A autora sugere, ainda, um terceiro tipo de mediação – mediação de urgência – em que o é o próprio mediador a suscitar a mediação, quer quando há sofrimento evidente para uma ou ambas as partes, quer quando as partes estão bloqueadas, sem perspectivas de solução para o seu problema (Ibidem: 76). De salientar que o mediador se impõe pela convicção e não por intermédio da força. Posteriormente terá de haver a aceitação voluntária dos mediantes para o prosseguimento da mediação, que poderá enveredar por uma mediação de diferenças ou de diferendos.

Na perspectiva de Guillaume-Hofnung (1995: 76), a mediação é globalmente definida como:

“un mode de construction et de gestion de la vie sociale grâce à l’entremise d’un tiers, neutre, indépendant sans autre pouvoir que l’autorité que lui reconnaissent les médieurs qui l’auront choisi ou reconnu librement”

A autora chega mesmo a fazer algumas observações relacionadas com essa definição: (i) a mediação tem por missão o (r)estabelecimento da comunicação; (ii) a mediação encontra-se vocacionada também para a resolução de conflitos, ainda que na sua definição global não seja feita qualquer alusão ao conflito; (iii) a mediação é inexistente sem a presença de um terceiro elemento, e é ternária quer na sua estrutura quer no resultado (Ibidem: 76-77).
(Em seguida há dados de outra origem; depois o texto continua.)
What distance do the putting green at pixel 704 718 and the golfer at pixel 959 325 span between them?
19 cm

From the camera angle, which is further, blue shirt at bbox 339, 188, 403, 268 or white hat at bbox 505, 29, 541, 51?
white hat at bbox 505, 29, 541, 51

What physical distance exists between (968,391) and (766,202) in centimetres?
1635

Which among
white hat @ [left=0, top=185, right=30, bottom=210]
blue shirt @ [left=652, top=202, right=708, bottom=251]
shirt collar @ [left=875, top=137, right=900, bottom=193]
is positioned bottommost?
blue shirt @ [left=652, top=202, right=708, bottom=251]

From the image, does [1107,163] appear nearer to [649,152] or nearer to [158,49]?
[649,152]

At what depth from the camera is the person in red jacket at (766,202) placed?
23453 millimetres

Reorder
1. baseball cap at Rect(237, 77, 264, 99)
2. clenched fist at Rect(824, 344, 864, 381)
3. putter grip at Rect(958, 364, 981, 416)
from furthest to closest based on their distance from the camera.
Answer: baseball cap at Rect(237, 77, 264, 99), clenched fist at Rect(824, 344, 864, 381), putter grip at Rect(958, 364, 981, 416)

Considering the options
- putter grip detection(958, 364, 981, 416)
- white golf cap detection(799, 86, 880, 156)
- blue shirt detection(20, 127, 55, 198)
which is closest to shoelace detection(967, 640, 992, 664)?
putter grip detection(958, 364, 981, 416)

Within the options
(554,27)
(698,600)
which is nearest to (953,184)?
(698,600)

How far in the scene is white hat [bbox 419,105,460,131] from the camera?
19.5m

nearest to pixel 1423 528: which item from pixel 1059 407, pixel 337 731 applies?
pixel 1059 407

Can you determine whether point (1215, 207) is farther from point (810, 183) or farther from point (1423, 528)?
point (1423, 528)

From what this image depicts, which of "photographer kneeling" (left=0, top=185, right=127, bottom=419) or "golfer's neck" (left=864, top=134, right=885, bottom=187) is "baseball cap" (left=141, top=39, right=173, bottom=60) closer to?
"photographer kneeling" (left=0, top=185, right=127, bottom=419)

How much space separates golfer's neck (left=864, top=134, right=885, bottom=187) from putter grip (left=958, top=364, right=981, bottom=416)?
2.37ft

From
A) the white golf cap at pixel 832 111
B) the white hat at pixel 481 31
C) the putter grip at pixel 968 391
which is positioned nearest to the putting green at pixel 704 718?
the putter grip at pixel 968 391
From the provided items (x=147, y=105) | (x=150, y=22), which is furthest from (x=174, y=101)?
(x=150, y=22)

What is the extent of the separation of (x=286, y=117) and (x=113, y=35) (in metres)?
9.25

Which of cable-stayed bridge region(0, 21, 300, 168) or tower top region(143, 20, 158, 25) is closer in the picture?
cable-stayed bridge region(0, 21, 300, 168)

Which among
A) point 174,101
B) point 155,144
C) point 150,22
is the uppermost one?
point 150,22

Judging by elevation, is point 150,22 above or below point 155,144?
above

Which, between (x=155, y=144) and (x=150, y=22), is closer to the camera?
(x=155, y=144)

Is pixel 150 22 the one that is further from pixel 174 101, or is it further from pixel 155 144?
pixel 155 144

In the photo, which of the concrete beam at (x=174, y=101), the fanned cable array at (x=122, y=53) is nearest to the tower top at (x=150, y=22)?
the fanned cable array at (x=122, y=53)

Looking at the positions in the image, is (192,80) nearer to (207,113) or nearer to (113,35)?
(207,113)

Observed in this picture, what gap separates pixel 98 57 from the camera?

Antes de iniciar qualquer tipo de mediação é indispensável distinguir os conflitos que se podem mediar daqueles que requerem outro tipo de abordagem, como a aplicação de normas de disciplina e a intervenção terapêutica (Boqué et al., 2005). Torrego (2003) aponta também algumas situações perante as quais se deve evitar avançar com um processo de mediação, ou seja, quando: (i) os factos são muito recentes e os protagonistas estão tão fora de si que não conseguem escutar, conter-se ou tomar decisões; (ii) a complexidade do problema excede o que pode ser resolvido no âmbito da mediação (drogas, abusos, maus tratos, etc.); (iii) o problema tem especial relevância para a escola e esta pretende tomar alguma decisão ou medidas directamente.

9 Guillaume-Hofnung (1995) designa as partes de mediantes, por serem sujeitos activos e não passivos no processo de mediação.